- [Work item]: Copy all records verbatim, images excluded.

- [Recorded data]:
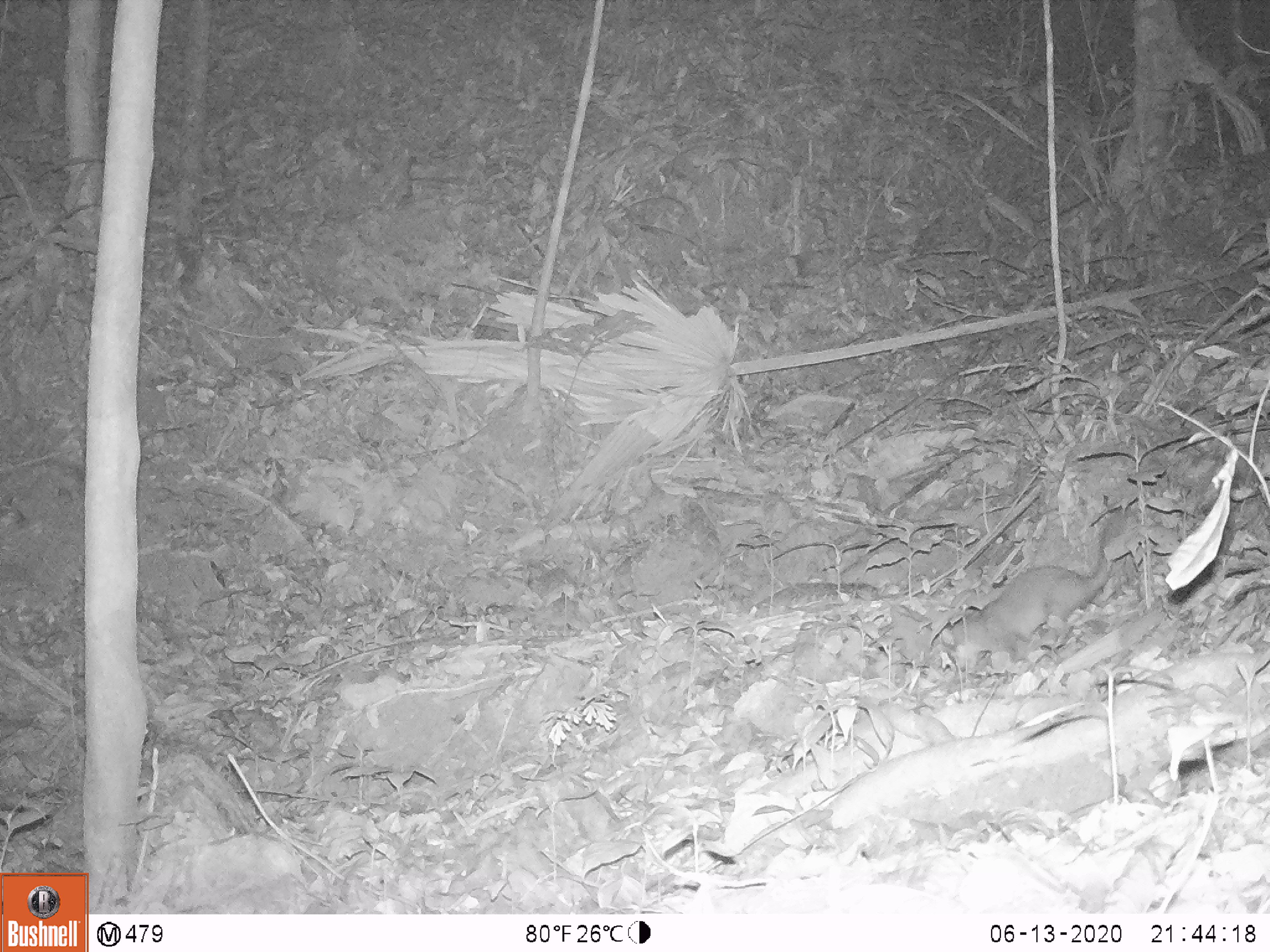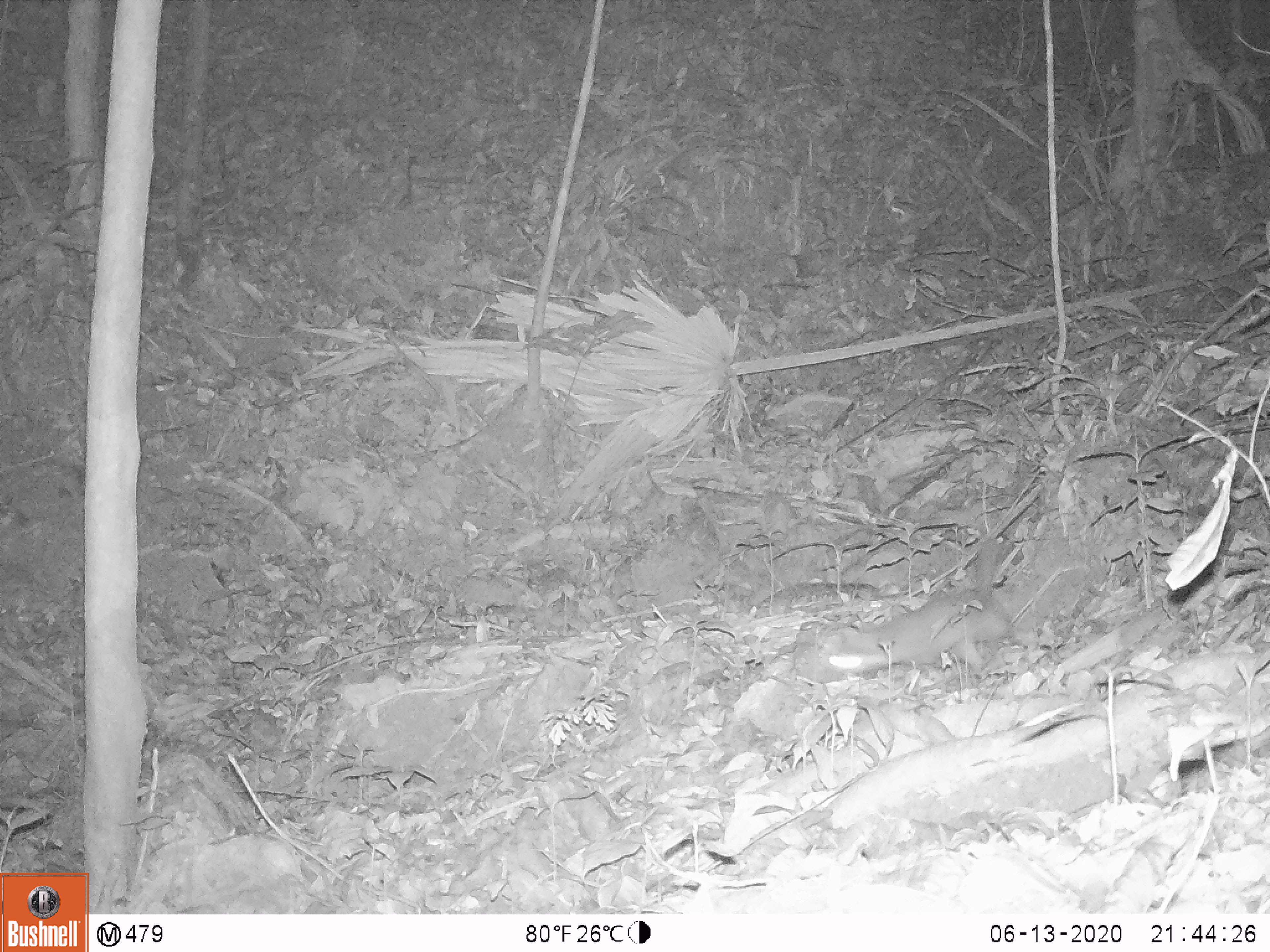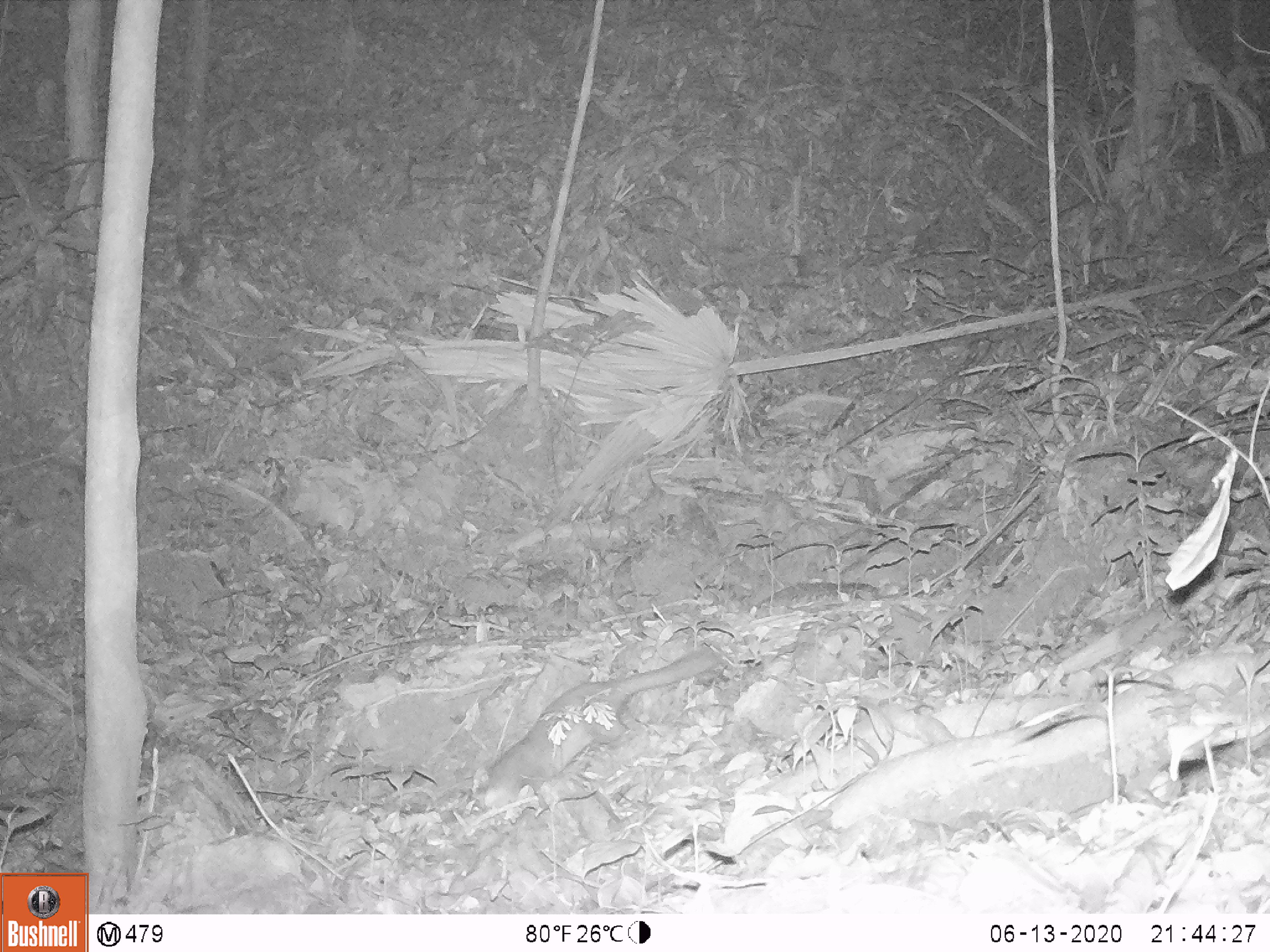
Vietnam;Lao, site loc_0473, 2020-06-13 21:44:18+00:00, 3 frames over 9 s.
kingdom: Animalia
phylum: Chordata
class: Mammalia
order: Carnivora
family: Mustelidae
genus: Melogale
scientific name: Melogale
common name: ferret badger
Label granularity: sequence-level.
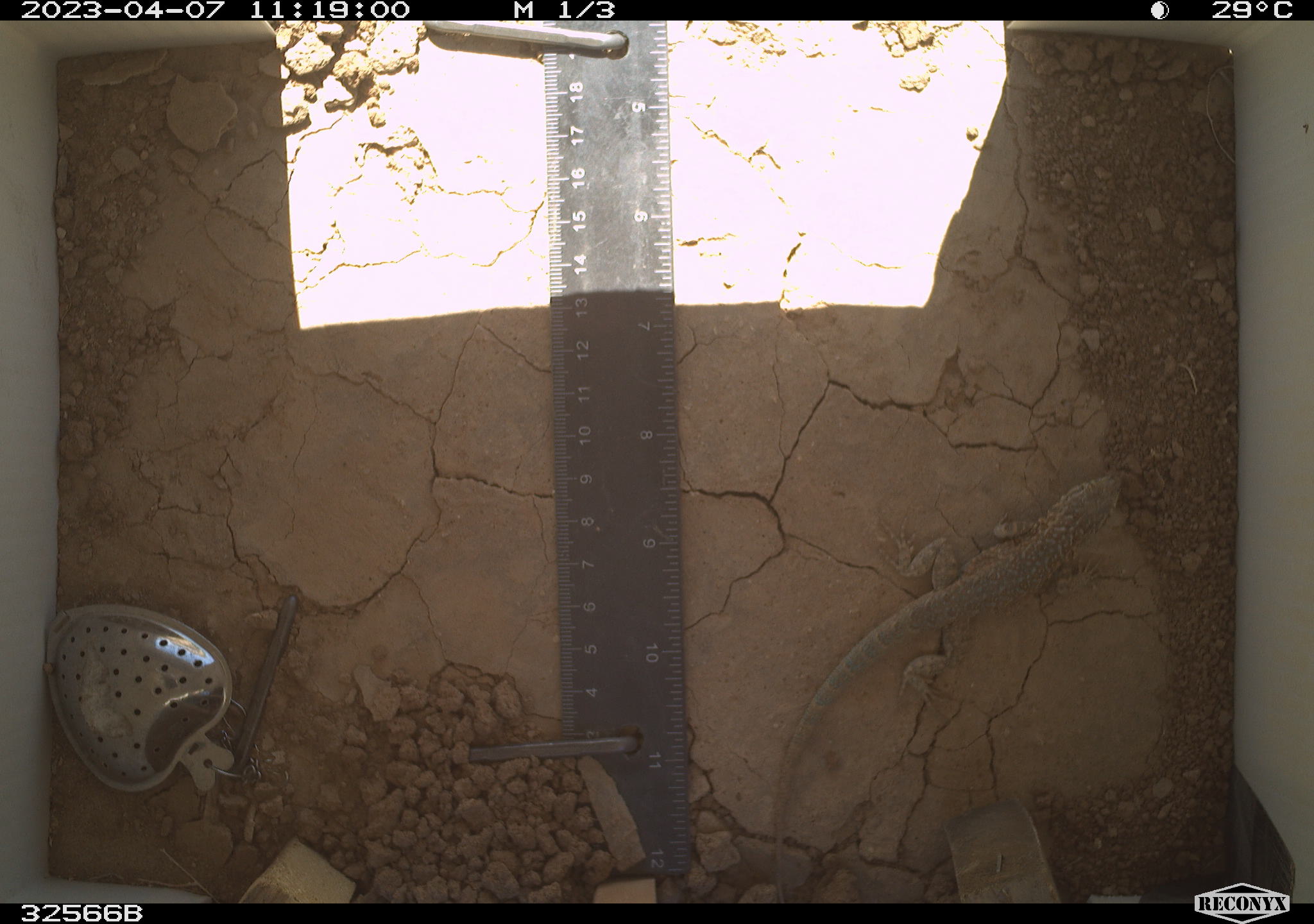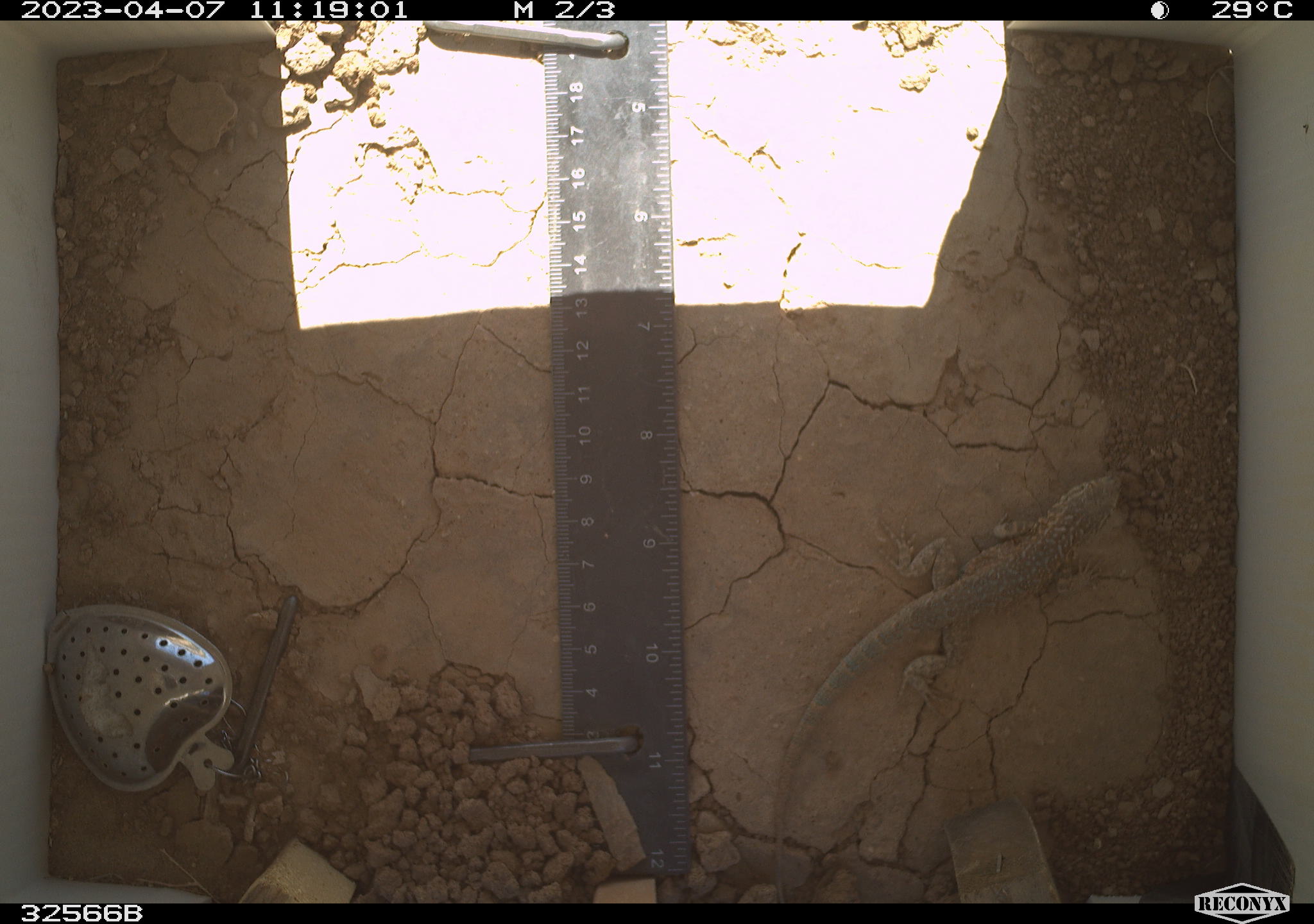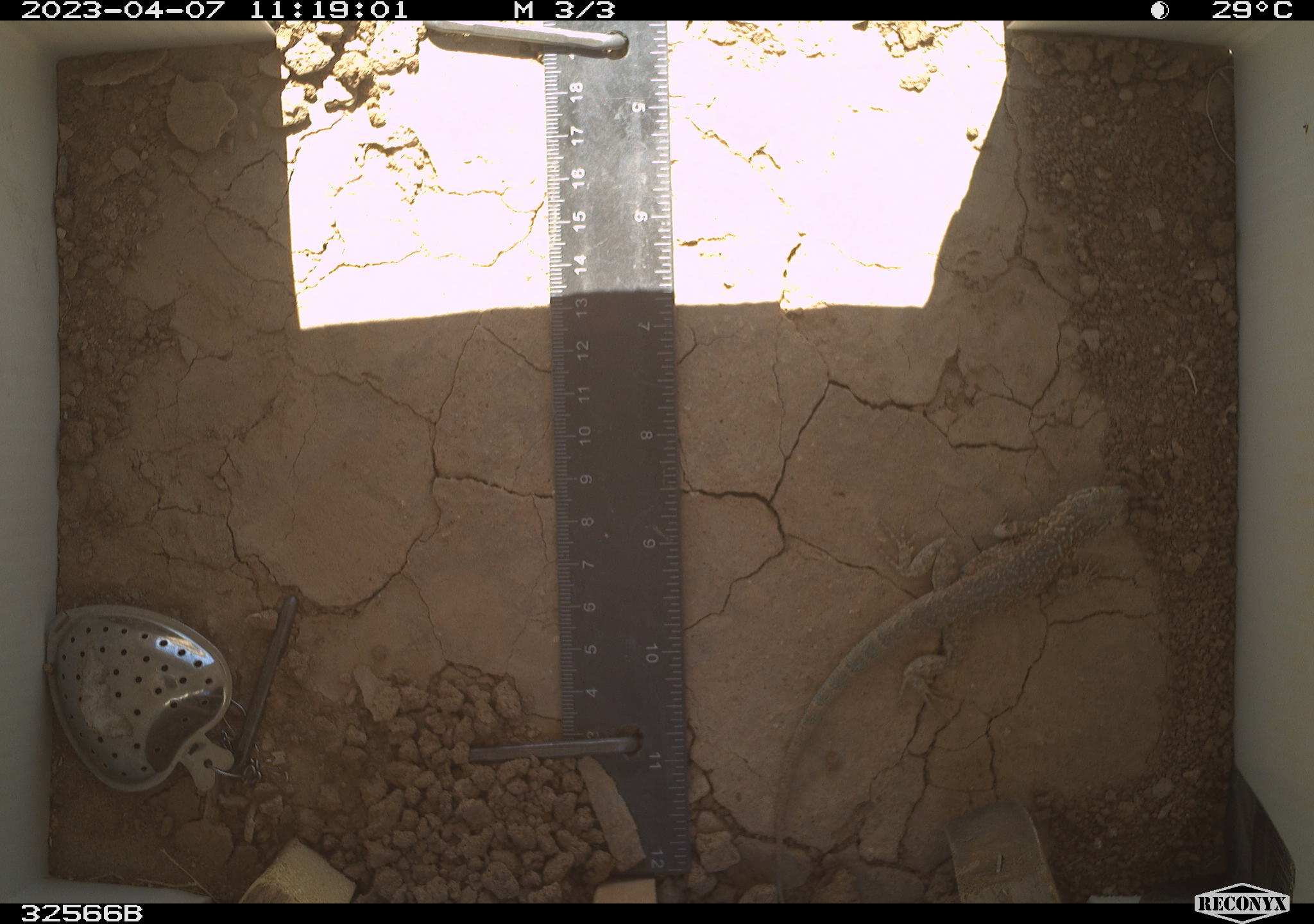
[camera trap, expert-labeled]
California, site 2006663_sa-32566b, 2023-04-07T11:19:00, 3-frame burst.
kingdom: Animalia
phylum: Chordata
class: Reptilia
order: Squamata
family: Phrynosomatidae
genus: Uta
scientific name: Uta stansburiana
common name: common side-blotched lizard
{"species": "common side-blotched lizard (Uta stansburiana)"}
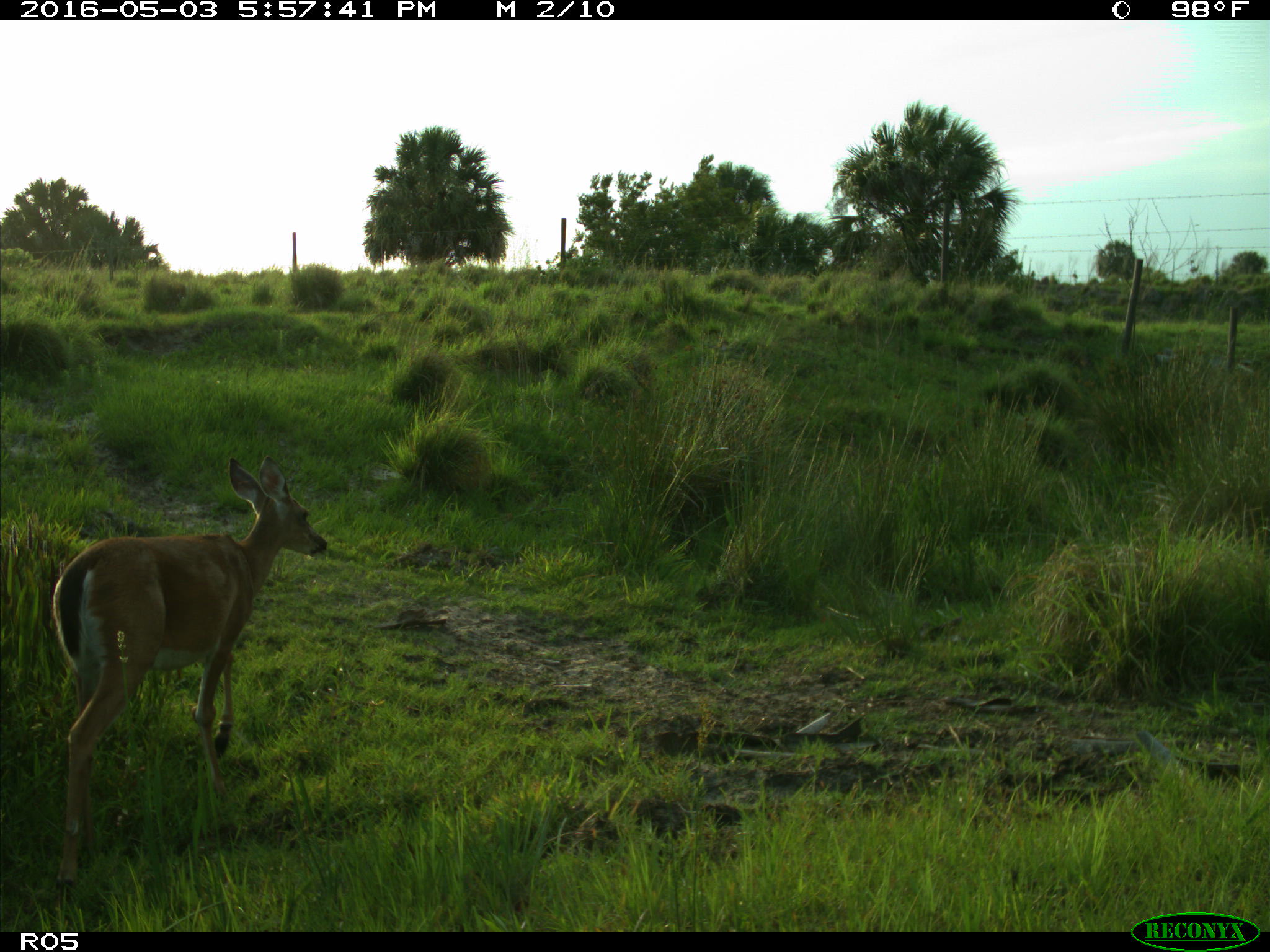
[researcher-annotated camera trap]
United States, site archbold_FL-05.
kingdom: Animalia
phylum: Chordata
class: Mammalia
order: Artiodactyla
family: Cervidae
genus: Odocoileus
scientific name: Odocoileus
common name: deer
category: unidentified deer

- [Response area]:
Vietnam;Lao, site loc_0473, 2020-06-13 21:44:18+00:00, 3 frames over 9 s.
kingdom: Animalia
phylum: Chordata
class: Mammalia
order: Carnivora
family: Mustelidae
genus: Melogale
scientific name: Melogale
common name: ferret badger
Label granularity: sequence-level.
[camera trap, expert-labeled]
California, site 2006663_sa-32566b, 2023-04-07T11:19:00, 3-frame burst.
kingdom: Animalia
phylum: Chordata
class: Reptilia
order: Squamata
family: Phrynosomatidae
genus: Uta
scientific name: Uta stansburiana
common name: common side-blotched lizard
{"species": "common side-blotched lizard (Uta stansburiana)"}
[researcher-annotated camera trap]
United States, site archbold_FL-05.
kingdom: Animalia
phylum: Chordata
class: Mammalia
order: Artiodactyla
family: Cervidae
genus: Odocoileus
scientific name: Odocoileus
common name: deer
category: unidentified deer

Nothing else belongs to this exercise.